Thursday 17 November 2011

It's exam time again


Those of you who have long been out of the education system might be surprised to hear that the exam season is underway again. No longer is it confined to the summer months; it is now virtually a year-round experience, what with re-sits, Oxbridge entrance exams and the current modular way in which students are assessed.

So this week I have been wearing my invigilator's hat, watching over a selection of maths candidates. Rather them than me. Actually, I did pass my GCSE Maths (B, thanks for asking) and can still do the basics, but casting an eye over papers today makes me realise how much I’ve forgotten. It’s a good job I make my living from words, rather than numbers.

The winter exam-fest is quite short and much more straightforward than the summer marathon, where a seemingly endless stream of students from Years 10, 11, 12 and 13 (that's fourth and fifth-formers and lower and upper sixth-formers to those of us brought up in the black and white days) trudge into the sports hall to have their fate decided.

Quite often there are several exams in the same room, all starting at the same time but running for different lengths. Some subjects, most notoriously PE for some reason, are ludicrously over-long, with an hour and three-quarters being allocated for a paper that some can finish in about 40 minutes.
Image: istockphoto.com

That's when the nonsense starts. Someone in the far right corner sneezes, echoed by another sneeze in the far left, then another and other. Meanwhile we invigilators swivel our heads like tennis umpires, trying to work out what's going on.

Last summer I caught one lad desecrating his desk by using a pen to engrave his 'tag'. The school had recently instigated a system of fines and retribution for such heinous behaviour, so I filled in the necessary paperwork and presented it to him. 'But it weren't me,' he protested vehemently, if ungrammatically. He seemed unimpressed by the fact that I had stood next to him as he did the deed. Apparently I must have been seeing things.

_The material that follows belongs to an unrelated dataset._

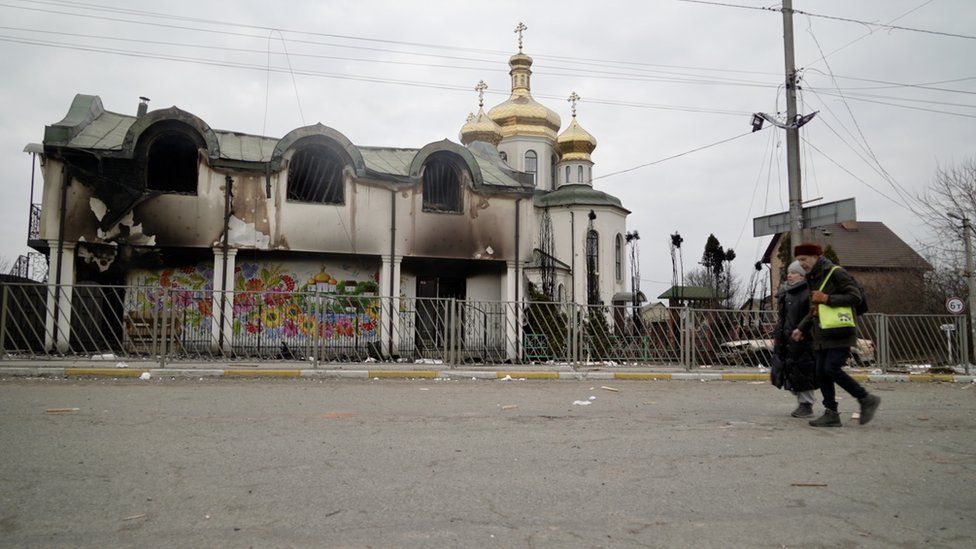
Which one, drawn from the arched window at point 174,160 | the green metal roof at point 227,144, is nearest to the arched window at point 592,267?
the green metal roof at point 227,144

What always makes me smile is how many of these big, burly, surly, lumbering young men revert to little boys when challenged. It's all swagger and bluster until you confront them. Then the prospect of a bawling-out by the Principal or, worse, the Examinations Officer, has them mumbling apologies and promises not to do it again, whatever 'it' might have been. When any of them gives me any lip, I remind myself that at that age my own sons may well have appeared loutish to outsiders, yet even now they will give me a (discreet) hug when no one is looking.